• _TEXTE À LIRE_:
####################
Auteure inclassable, farouchement contestée mais tout de même nobélisée, Jelinek est une flamboyante guerrière. En lutte avouée avec son propre pays, l’Autriche, auquel elle reproche, à l’instar de Thomas Bernhard, de ne jamais avoir coupé à la racine les fondements du nazisme, elle mène une guerre non moins virulente contre toutes les dérives du pouvoir dont se montre coupable, à ses yeux, l’Occident. Cirque médiatique, déséquilibre économique, clivage des sexes, autant de visages actuels de l’oppression que Jelinek traque énergiquement. Et même le théâtre, lorsqu’il s’entête à générer de fausses illusions, n’échappe pas à ses coups de griffes. Jelinek se méfie de toute convention, jusqu’à celles que véhicule le langage. Aussi s’emploie-t-elle à tordre la syntaxe, à pirater les expressions consacrées, à multiplier les néologismes. En résulte une écriture en bien des endroits grotesque et à l’ironie toujours corrosive.
 
 

DE L’ICÔNE RÉELLE AUX PRINCESSES DE CONTES

 
On l’a dit, Jelinek se méfie de tout, même du théâtre. Dans JACKIE, figure ayant réellement foulé le sol de la Terre, Jelinek ne se mêlait aucunement d’un éventuel passage à la scène. Les mots défilaient, se bousculaient, seraient-ils lus, joués? L’auteure ne semblait pas, au sein de la partition, s’en préoccuper.
####################
• _DONNÉES FOURNIES_:
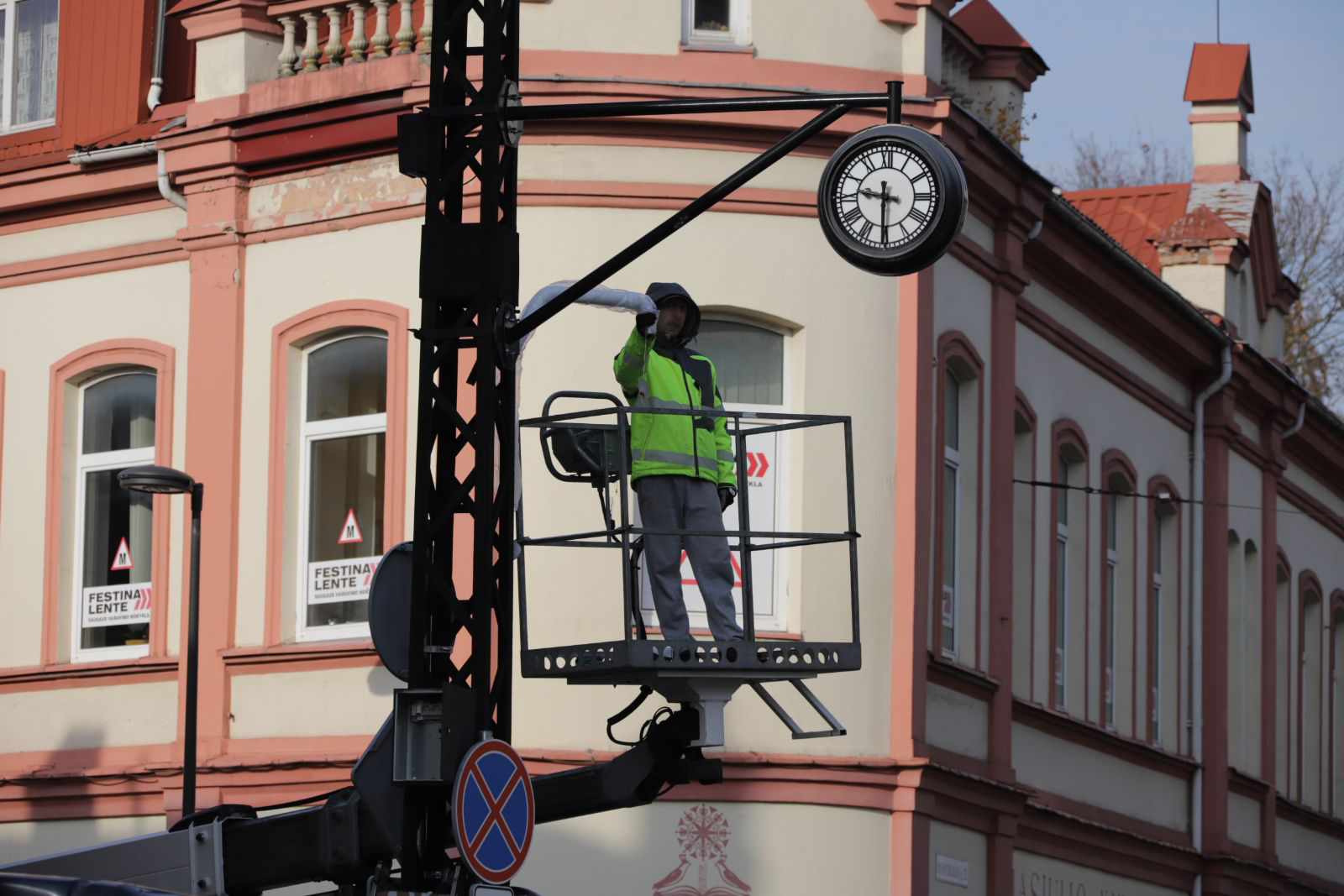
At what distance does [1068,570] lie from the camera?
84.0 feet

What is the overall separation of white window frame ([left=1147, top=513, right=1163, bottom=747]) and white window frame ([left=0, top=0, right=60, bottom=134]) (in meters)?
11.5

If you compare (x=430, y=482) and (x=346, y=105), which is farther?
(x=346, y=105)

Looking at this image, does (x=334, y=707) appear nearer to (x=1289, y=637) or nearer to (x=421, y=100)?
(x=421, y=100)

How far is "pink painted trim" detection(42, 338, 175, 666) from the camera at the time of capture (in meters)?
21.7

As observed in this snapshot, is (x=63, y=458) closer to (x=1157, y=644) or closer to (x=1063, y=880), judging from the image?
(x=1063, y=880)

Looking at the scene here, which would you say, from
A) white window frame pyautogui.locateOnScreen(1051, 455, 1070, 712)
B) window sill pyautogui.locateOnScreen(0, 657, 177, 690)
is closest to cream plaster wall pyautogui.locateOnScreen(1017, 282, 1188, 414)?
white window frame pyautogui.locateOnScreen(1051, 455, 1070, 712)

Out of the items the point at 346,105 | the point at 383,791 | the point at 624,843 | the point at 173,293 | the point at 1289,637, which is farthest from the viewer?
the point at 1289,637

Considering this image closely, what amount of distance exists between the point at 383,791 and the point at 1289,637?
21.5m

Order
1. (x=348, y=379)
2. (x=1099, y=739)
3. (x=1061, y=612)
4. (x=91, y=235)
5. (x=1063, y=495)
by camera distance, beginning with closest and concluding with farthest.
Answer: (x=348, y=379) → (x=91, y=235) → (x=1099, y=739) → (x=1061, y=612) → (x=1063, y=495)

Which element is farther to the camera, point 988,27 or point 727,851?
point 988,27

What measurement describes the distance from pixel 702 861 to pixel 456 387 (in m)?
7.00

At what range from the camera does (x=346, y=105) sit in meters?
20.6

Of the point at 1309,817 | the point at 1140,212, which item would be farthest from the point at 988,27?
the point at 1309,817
####################
• _TRAVAIL À FAIRE_:
1 - Extrayez du texte sur Jelinek le passage qui s'ouvre sur les mots contenant « On l’a dit, Jelinek » et se clôt sur « partition, s’en préoccuper. ».
2 - Selon le texte sur Jelinek, quel pays l'auteure accuse-t-elle de ne jamais avoir coupé à la racine les fondements du nazisme ?
Les entrées constituent un matériau indépendant du texte sur Jelinek.

• _SOLUTIONS_:
1 -
On l’a dit, Jelinek se méfie de tout, même du théâtre. Dans JACKIE, figure ayant réellement foulé le sol de la Terre, Jelinek ne se mêlait aucunement d’un éventuel passage à la scène. Les mots défilaient, se bousculaient, seraient-ils lus, joués? L’auteure ne semblait pas, au sein de la partition, s’en préoccuper.

2 - L'Autriche, son propre pays.